On last Sunday’s The Circus (Showtime) Steve Bannon said something that hadn’t occurred to me until then. He predicted with certainty that the Democrats would impeach Trump (that had occurred to me) but also that Mitch McConnell would, at that point, offer him what Bannon called “an acquittal deal”. Mr. Bannon is, as he is accustomed to be, interesting and wrong.
His mistake is to ignore two immutable laws of American politics. First: Trump can never be trusted to uphold his end of any deal and everyone, even McConnell, knows that. Second: only Republicans impeach, they only impeach Democrats, and they always fall short of the votes to remove.
But what about Nixon? you say.
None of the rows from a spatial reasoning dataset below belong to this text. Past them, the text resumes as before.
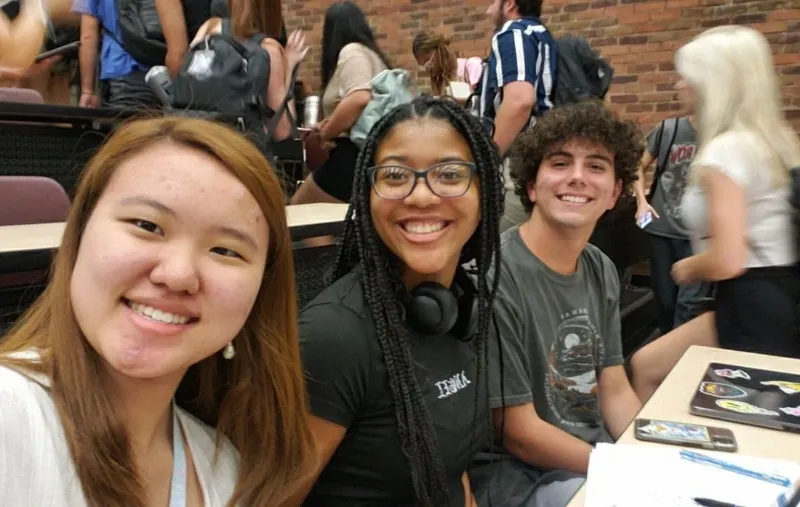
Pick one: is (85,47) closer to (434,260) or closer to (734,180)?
(434,260)

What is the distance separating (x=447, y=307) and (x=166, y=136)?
588mm

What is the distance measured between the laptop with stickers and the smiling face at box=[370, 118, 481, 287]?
653 mm

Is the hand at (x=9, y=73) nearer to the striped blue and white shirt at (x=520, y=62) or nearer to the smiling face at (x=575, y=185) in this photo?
the striped blue and white shirt at (x=520, y=62)

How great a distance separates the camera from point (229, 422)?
1050mm

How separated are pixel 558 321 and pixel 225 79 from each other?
57.9 inches

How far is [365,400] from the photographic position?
1.17 m

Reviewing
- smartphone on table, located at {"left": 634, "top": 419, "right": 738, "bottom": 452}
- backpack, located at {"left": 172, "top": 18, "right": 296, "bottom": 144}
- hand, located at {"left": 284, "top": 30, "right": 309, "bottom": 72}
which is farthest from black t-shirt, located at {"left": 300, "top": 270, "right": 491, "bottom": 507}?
hand, located at {"left": 284, "top": 30, "right": 309, "bottom": 72}

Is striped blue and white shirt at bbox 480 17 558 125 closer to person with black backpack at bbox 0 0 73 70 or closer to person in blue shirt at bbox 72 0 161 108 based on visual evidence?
person in blue shirt at bbox 72 0 161 108

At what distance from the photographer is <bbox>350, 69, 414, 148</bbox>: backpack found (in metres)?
2.69

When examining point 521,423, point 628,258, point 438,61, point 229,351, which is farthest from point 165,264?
point 628,258

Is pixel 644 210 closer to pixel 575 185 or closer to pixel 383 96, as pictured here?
pixel 383 96

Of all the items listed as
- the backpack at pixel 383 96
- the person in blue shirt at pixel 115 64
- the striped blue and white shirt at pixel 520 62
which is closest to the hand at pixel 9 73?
the person in blue shirt at pixel 115 64

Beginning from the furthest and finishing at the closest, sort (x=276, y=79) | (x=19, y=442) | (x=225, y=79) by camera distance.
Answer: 1. (x=276, y=79)
2. (x=225, y=79)
3. (x=19, y=442)

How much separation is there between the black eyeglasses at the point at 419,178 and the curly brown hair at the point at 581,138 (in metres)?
0.62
Nixon demonstrates how the process works when the shoe is on the other foot, as in the present case. In this situation the Democrats deliberate impeachment and produce articles which are voted out of committee and the Republicans response is to shove their president out the door.
I can’t say I’ve examined even the outlines of Republican thinking on the matter. Who can really know such mysteries? Even Bannon, I’ll admit, likely has a better grasp than I. But I am holding to the immutable laws above. Sure, times change, political parties evolve, even flip polarities. In my bones, however, I feel it is late in history for the creation of entirely new patterns in the constitutional landscape.